Ridley Scott est un réalisateur légendaire auteur de nombreux films cultes. Blade runner est un monument de la science-fiction et une référence cinématographique. C’est également un des tout premiers films cyberpunk.
Comme souvent dans ce genre d’œuvre d’art, le résultat est la combinaison de plusieurs talents. Outre la mise en scène de Ridley Scott, la musique de Vangelis contribue fortement à l’ambiance contemplative et fataliste. Enfin, le talent des acteurs porte le film. Harrison Ford, dont la carrière décollait enfin avec Star wars, campe un personnage unique, entre le looser sans honneur et un véritable héros sentimental
qui montre l’apprentissage des émotions inhérent aux réplicants.
Sean Young, très jeune à l’époque (23 ans), joue l’ingénuité à la perfection. Les réplicants, Joanna Cassidy, Daryl Hannah et Brion James, sentent parfaitement leur personnage et leur donnent un élan de dureté impitoyable associé à une naïveté quasi enfantine. Les seconds rôles également, Edward James Olmos, Joe Turkel ou William Sanderson, sont tous justes. Mais la palme revient au grand, au très grand Rutger Hauer. Cet acteur insuffle à son personnage un charisme extraordinaire et rend ce monstre très humain. C’est une prouesse.
L’esthétique est unique. La ville tentaculaire, aseptisée, inhumaine avec sa pénombre et sa pluie incessante, est devenue une référence de la cité cyberpunk écrasante. Les néons, les parapluies transparents et les dirigeables publicitaires en sont autant d’éléments caractéristiques qui se retrouvent dans de nombreuses autres œuvres.
L’histoire, inspirée des androïdes rêvent-ils de moutons électriques ? de Philip K. Dick, est autrement plus prenante que le roman. Pourtant, elle n’en délaisse pas les interrogations philosophiques, et c’est là encore une réussite. Le film alterne des scènes contemplatives, voire méditatives, avec des scènes d’action parfois très violentes. Des décennies plus tard, Mamoru Oshii a repris ce principe dans un autre chef d’œuvre cyberpunk, Ghost in the Shell.
Seule ombre du film, son montage est foiré.
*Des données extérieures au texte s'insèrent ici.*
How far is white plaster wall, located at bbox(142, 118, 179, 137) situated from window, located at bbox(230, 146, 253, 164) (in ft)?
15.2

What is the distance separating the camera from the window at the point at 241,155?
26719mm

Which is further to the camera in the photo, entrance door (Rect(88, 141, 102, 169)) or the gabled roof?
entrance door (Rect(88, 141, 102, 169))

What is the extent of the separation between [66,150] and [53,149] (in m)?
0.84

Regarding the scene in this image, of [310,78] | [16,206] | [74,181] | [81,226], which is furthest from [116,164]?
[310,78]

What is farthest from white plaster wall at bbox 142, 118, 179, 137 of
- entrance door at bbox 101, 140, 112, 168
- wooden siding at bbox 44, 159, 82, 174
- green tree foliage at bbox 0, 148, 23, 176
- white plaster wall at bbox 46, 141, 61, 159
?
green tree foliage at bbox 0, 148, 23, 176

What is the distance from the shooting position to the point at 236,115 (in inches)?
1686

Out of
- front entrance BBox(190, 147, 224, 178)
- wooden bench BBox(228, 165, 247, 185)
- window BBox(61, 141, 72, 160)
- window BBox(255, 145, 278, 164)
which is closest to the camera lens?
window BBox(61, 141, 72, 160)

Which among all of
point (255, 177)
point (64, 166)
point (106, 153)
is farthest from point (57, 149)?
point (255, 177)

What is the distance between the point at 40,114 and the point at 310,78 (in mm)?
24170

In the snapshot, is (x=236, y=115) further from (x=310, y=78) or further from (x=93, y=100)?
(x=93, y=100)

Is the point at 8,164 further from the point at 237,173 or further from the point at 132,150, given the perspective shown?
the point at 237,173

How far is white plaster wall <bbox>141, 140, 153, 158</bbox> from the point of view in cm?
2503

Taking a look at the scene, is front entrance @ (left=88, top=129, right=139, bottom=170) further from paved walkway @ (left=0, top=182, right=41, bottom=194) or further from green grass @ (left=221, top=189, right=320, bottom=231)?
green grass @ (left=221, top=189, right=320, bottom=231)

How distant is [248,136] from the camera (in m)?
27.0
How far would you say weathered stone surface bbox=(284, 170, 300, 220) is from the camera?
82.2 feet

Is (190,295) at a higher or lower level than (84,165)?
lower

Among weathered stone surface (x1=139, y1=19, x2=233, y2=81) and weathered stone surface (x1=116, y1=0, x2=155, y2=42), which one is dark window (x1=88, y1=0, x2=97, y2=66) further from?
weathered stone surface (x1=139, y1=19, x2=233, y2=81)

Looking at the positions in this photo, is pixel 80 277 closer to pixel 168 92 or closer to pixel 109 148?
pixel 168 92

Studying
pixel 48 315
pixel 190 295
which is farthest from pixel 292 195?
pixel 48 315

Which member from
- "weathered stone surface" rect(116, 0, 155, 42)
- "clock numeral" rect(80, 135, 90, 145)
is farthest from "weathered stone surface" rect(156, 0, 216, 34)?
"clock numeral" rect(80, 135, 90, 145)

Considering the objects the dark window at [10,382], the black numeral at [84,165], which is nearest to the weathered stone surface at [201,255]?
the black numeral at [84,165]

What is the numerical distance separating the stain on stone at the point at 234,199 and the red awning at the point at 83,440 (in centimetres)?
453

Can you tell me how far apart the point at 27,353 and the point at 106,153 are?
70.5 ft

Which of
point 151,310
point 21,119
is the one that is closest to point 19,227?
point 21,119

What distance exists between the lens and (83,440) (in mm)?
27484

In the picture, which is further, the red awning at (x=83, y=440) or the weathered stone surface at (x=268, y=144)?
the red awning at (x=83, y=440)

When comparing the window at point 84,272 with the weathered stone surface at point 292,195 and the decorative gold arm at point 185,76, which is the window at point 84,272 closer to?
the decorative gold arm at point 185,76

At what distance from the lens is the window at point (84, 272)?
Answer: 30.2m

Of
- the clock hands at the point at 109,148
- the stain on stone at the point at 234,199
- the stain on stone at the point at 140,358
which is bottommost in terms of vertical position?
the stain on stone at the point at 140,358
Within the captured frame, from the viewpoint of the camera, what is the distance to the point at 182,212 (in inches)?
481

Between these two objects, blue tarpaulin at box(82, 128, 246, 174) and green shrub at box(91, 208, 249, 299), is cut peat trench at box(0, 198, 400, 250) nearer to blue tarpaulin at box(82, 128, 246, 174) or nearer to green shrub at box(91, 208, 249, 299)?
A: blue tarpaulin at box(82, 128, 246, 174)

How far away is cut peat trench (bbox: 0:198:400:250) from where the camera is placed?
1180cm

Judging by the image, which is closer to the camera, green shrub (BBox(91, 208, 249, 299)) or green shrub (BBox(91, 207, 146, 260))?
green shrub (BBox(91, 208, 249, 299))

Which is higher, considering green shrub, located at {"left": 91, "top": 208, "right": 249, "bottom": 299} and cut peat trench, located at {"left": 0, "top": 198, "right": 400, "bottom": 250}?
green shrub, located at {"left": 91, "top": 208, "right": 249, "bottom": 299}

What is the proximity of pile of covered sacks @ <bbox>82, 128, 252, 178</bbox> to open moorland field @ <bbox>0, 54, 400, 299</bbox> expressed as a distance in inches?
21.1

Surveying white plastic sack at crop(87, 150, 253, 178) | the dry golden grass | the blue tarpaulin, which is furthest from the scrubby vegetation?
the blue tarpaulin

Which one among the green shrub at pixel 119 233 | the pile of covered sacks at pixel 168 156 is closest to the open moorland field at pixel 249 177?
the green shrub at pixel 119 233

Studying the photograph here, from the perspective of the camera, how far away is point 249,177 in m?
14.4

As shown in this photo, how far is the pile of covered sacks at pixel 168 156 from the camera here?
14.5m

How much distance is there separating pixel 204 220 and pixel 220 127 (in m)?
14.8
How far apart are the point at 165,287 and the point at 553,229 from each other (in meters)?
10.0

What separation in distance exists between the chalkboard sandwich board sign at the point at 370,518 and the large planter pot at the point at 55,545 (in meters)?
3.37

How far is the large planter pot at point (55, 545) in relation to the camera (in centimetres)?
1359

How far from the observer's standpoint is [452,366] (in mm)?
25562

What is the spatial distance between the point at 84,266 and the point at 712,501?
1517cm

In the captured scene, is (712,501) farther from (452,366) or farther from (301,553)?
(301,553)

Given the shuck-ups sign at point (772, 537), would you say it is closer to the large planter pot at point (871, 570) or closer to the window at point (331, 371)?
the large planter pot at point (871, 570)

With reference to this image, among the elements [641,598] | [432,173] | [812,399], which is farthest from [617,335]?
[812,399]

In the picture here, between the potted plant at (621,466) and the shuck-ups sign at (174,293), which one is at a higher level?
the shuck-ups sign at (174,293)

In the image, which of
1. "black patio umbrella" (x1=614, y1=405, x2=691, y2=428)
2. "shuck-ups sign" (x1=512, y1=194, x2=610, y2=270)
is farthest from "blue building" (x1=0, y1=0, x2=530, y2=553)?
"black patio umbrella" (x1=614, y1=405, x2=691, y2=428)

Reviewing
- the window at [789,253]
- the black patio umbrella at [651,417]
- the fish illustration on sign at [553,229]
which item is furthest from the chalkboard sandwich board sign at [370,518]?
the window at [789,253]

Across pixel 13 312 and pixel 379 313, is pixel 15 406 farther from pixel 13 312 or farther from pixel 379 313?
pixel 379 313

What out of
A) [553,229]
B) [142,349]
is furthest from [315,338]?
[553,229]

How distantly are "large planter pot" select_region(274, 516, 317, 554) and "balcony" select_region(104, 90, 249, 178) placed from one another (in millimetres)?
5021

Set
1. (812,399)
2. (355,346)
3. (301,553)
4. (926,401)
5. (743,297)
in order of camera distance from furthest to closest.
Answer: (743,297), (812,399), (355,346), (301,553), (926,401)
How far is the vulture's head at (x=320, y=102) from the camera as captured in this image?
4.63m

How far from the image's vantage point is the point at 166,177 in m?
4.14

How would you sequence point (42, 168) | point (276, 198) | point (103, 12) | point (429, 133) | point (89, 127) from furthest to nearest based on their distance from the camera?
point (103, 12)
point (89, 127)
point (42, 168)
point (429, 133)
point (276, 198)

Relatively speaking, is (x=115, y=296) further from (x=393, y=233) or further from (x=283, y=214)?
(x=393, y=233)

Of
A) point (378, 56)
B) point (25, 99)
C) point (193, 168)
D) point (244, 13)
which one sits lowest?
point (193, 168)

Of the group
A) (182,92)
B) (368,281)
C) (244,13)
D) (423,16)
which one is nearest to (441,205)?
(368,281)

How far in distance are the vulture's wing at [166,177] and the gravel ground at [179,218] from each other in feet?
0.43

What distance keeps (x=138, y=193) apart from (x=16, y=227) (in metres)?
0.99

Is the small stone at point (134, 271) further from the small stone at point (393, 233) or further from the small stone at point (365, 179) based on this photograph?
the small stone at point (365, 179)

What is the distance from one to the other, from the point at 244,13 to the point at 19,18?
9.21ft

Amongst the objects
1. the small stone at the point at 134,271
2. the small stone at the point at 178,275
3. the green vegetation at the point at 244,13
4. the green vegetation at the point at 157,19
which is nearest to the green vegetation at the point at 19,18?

En effet, lors de sa sortie en 1982, la scène de la licorne est supprimée, ce qui bloque la chute. En revanche, la version director's cut de 1992, si elle montre bien la licorne, supprime la voix off et donc une bonne partie des explications, mais surtout le rêve ce qui, là encore, bousille la chute.
On ne comprend plus que Gaff connaît les rêves de Deckard comme lui connaît ceux de Rachel, ce qui prouve qu’il est un réplicant.
Ce massacre (saboter la chute d’une telle œuvre d’art est un crime !) est incompréhensible, surtout pour la version director's cut. À cette époque, le film avait déjà connu un vif succès et le cyberpunk battait son plein. Pourquoi un tel sabordage ?
Blade runner est une œuvre incontournable, tant du cinéma que de la science-fiction. Elle cumule une esthétique sublime, une bande-son unique, une histoire passionnante et une réflexion sur la condition d’être humain ainsi que sur sa mortalité nécessaire. C’est un chef-d’œuvre à ranger parmi les trésors culturels intemporels.